**Stated task**
Could you return, word for word, the lines from the one containing "What distance would" through the end of the records, leaving the pictures out?

**Records of spatial reasoning questions**
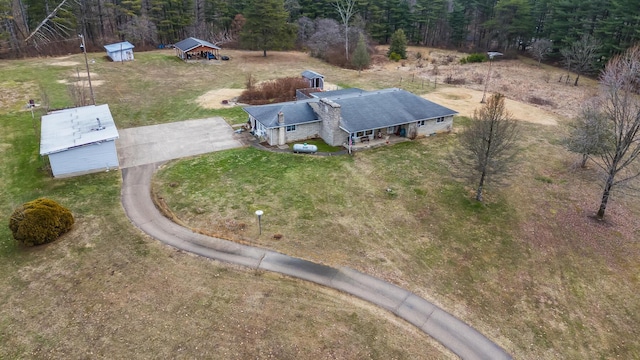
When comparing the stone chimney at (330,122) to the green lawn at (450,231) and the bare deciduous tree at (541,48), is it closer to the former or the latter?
the green lawn at (450,231)

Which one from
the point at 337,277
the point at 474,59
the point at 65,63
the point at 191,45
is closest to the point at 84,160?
the point at 337,277

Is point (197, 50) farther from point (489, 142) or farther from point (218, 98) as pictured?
point (489, 142)

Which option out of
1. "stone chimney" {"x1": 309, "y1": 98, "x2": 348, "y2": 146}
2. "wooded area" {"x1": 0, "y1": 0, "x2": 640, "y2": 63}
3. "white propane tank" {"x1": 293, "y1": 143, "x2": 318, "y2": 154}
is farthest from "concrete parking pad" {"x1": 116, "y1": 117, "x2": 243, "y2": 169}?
"wooded area" {"x1": 0, "y1": 0, "x2": 640, "y2": 63}

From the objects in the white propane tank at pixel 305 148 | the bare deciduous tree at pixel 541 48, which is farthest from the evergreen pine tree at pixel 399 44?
the white propane tank at pixel 305 148

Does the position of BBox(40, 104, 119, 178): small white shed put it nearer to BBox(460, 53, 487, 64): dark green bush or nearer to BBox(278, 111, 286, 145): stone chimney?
BBox(278, 111, 286, 145): stone chimney

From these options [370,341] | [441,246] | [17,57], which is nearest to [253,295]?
[370,341]

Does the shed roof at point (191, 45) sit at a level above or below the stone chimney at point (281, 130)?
above

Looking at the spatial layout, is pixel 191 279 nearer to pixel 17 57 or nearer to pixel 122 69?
pixel 122 69
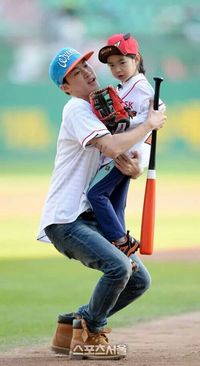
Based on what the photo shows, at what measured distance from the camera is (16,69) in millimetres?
31188

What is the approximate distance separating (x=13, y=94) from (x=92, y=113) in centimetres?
2645

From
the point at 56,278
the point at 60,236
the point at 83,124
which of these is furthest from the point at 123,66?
the point at 56,278

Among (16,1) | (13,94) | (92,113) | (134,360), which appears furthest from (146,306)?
(16,1)

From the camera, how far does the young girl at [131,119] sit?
499 cm

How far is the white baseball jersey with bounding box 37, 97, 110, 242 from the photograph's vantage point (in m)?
5.02

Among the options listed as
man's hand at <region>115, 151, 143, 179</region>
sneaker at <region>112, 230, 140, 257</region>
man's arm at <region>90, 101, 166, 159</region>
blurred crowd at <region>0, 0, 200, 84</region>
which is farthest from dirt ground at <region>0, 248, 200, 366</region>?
blurred crowd at <region>0, 0, 200, 84</region>

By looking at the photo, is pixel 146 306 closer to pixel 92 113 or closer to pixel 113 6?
pixel 92 113

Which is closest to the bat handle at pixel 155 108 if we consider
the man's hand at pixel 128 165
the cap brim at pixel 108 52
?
the man's hand at pixel 128 165

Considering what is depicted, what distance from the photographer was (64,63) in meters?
5.04

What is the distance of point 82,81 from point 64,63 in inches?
5.4

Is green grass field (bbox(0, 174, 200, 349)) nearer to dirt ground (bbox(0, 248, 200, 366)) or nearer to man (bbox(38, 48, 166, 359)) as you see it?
dirt ground (bbox(0, 248, 200, 366))

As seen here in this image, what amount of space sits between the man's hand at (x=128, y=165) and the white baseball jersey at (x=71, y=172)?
0.48ft

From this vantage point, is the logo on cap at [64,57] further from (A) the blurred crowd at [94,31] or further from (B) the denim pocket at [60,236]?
(A) the blurred crowd at [94,31]

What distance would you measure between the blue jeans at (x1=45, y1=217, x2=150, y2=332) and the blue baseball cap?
0.76 m
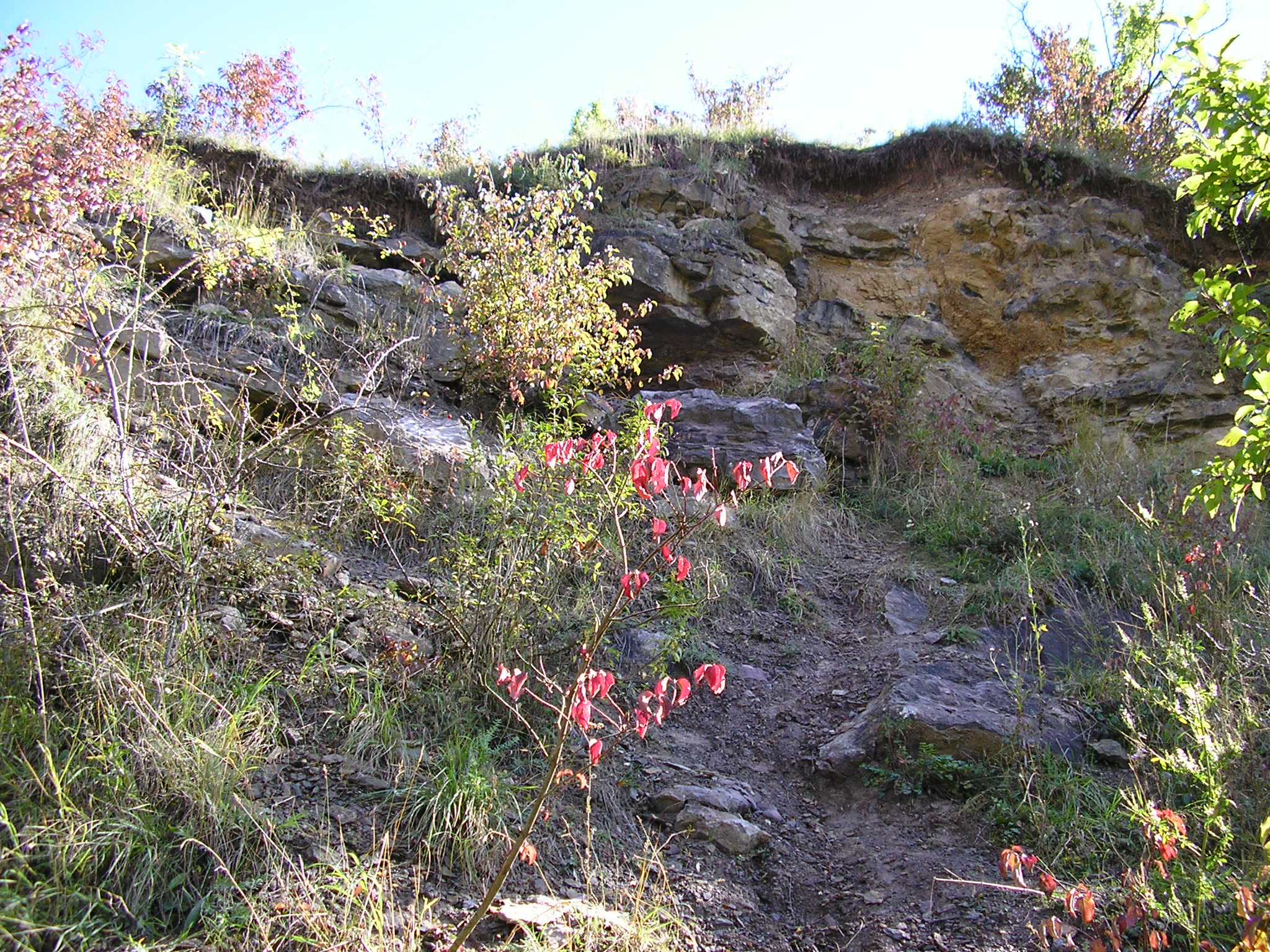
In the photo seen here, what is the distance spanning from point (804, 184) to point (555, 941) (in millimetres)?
9819

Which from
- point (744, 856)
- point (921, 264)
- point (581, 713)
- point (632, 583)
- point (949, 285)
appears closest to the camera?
point (581, 713)

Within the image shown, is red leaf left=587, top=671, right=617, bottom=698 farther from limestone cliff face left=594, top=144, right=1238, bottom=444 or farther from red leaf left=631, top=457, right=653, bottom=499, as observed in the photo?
limestone cliff face left=594, top=144, right=1238, bottom=444

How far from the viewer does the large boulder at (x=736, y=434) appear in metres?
7.04

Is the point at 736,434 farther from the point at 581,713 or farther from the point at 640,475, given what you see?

**The answer**
What distance would you measure between the blue jeans at (x1=45, y1=217, x2=150, y2=332) and the blue baseball cap?
0.76 m
In the photo seen here, what is the distance spanning from point (804, 184) to point (555, 941) (in millimetres)?
9819

Which from
- point (744, 856)
- point (921, 264)
- point (581, 713)
- point (632, 583)
- point (949, 285)
appears closest to the camera?
point (581, 713)

Within the image shown, is red leaf left=587, top=671, right=617, bottom=698 farther from limestone cliff face left=594, top=144, right=1238, bottom=444 or farther from red leaf left=631, top=457, right=653, bottom=499, as observed in the photo?
limestone cliff face left=594, top=144, right=1238, bottom=444

How far from the viewer does the large boulder at (x=736, y=434) appear in metres?
7.04

Is the point at 736,434 farther from the point at 581,713 or farther from the point at 640,475, given what you see?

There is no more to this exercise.